[Data extract — start]
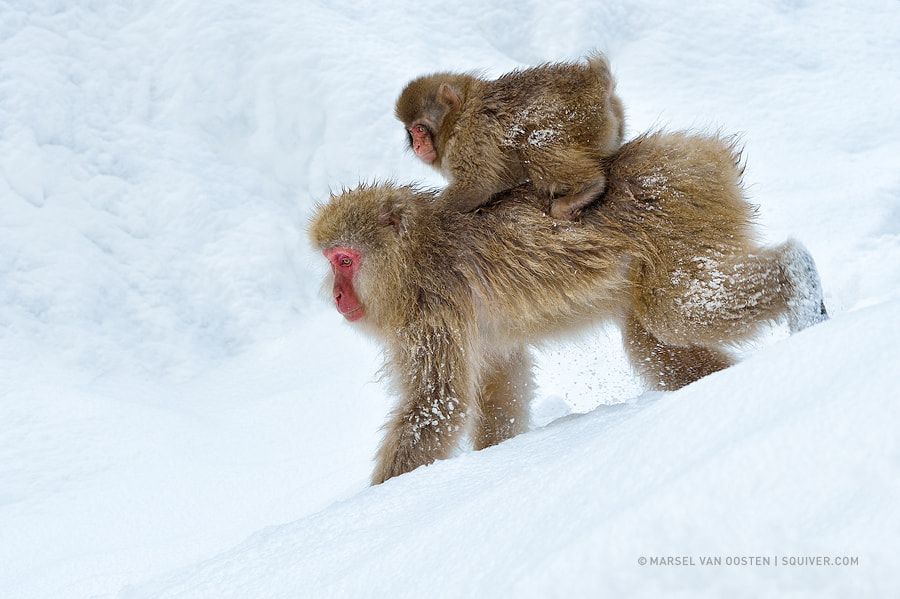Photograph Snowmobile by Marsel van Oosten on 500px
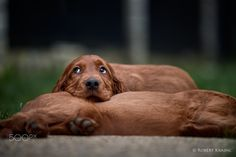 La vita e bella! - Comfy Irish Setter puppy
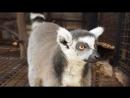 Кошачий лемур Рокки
[Data extract — finish]
=== Work task ===
Leave the images out as you retype each line of the material exactly.

=== Written response ===
Photograph Snowmobile by Marsel van Oosten on 500px
 La vita e bella! - Comfy Irish Setter puppy
 Кошачий лемур Рокки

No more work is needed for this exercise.